Maternity failings cost Essex NHS Trust £103m in the past 10 years

Maternity failings cost Essex NHS Trust £103m in the past 10 years

Essex NHS trust pays out £103m over maternity failings

BBC News

An NHS trust paid £103m in compensation in the past 10 years following failings in its maternity department.

A Freedom of Information request revealed the pay-outs made by the Mid and South Essex NHS Trust.

The Trust also had the highest number of successful clinical negligence claims of any NHS provider, according to recent data.

A Trust spokesman said the maternity payments related to cases which could have happened over a 20-year period.

The obstetric figures, obtained by Channel 4 News, revealed pay-outs and costs totalling £103,097,198 between 2010-11 and 2020-21.

Clinical negligence claims during this period related to 36 mother or baby deaths, 31 babies with brain damage, 24 with cerebral palsy and 27 stillbirths.

Overall there were almost 300 obstetric claims against the Trust and its three predecessor organisations over the 10-year period.

Last year the Care Quality Commission (CQC) said there were still concerns about staffing levels within the Trust's maternity units at Basildon, Southend and Broomfield hospitals.

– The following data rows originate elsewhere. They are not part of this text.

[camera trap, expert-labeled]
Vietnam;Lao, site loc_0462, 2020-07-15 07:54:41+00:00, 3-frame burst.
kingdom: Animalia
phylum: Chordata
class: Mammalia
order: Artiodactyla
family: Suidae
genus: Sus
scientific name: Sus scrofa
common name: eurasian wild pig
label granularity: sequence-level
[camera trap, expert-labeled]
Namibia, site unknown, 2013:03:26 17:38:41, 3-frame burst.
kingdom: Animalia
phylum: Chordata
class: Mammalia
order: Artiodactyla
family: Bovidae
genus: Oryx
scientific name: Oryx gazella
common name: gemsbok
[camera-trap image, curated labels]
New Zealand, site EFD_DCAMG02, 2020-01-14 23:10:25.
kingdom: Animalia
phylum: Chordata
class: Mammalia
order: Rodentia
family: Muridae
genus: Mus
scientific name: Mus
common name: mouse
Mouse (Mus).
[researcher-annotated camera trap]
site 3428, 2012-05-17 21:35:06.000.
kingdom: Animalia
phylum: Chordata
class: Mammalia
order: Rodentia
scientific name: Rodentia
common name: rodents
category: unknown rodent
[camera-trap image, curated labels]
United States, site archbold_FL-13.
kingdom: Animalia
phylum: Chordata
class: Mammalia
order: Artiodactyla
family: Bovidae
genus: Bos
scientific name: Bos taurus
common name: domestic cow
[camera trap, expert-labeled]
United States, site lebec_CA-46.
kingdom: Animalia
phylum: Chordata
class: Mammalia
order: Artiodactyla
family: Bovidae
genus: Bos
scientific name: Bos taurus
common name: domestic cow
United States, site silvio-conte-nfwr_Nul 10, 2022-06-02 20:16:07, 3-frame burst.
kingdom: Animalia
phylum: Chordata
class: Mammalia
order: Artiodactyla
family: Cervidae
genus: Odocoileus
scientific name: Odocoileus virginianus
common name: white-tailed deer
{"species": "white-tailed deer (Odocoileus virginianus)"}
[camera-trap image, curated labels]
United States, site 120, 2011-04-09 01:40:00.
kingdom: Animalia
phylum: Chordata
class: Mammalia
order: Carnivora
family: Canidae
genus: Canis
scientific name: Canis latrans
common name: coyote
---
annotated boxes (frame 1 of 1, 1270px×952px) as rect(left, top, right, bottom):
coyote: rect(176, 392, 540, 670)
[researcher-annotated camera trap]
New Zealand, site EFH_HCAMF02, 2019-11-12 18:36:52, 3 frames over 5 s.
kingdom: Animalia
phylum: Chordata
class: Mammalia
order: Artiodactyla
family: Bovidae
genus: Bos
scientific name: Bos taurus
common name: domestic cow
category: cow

The Trust also had the highest number of successful clinical negligence claims of any NHS provider, according to recent data covering all of its departments.

According to data published in December by NHS Resolution, which handles negligence cases on behalf of the health service, the Trust recorded 179 successful claims against it in 2020-21 relating to all its departments.

These resulted in damages valued at £107.7m, the highest in the NHS.

The Trust was created in April 2020 by the merger of the three trusts of Mid Essex, Southend and Basildon, and most of the cases originated before that merger.

Its combined maternity units make it the third biggest in the country, dealing with 12,500 births a year.

Safety incidents

Basildon Hospital's maternity unit had previously been rated inadequate due to problems with leadership and staffing.

However, this had improved by the time of the most recent inspection with the service upgraded to a "requires improvement" rating.

There had also been an increase in "safety incidents", where patient safety was compromised, with 397 reported from May to July 2021, according to the CQC.

But staff were praised for the way they had managed these incidents, with learning being shared across the wider service.

At the time of the publication of the inspection report last September, the Trust said it had just recruited an additional 40 midwives.

In November 2020, the BBC reported that the Trust had been handed an urgent safety deadline by the CQC and had conditions imposed on its registration over the failings at Basildon.

This followed the death of Gabriela Pintilie in February 2019 while giving birth to her daughter and "a high volume" of whistle-blowers who had approached the regulator.

An inquest into her death concluded there had been "delays, confusion and a lack of leadership" after Ms Pintilie, 36, lost six litres of blood.

'Staggering'

Mrs Pintilie's husband Ionel had taken legal action against his Trust and his solicitor Stephanie Prior said that problems persisted.

Responding to the number of successful claims in 2020-21, she said: "I think it's staggering.

"These pay-outs have been made because claims have been successful whether they've been fully litigated or whether they've been settled out of court, but the fact of the matter is that the NHS trust is not learning from its mistakes, and rectifying issues and problems that have caused these claims to be made in the first place."

NHS Resolution guidance says the list of compensation pay-outs made by trusts should not be treated as a league table owing to "different levels of risk because of the variations in the nature and complexity of the procedures they perform".

However, Mid and South Essex's figures are still the worst when compared with similar-sized institutions performing the same acute hospital functions.

A spokesman for the Trust said: "Since our merger, we are one of the largest trusts in England and the figure is for all clinical claims across all of our sites settled in 2020-21.

"The incidents giving rise to these claims could have happened up to two decades before.

"Over the last few years we have made improvements to our maternity services, including recruiting 40 newly-qualified midwives, a consultant midwife, practice development midwives and maternity care assistants and securing almost £2m in funding for the further recruitment and development of staff.

"We are pleased that the CQC's latest inspection recognised the work that has taken place and improved our rating."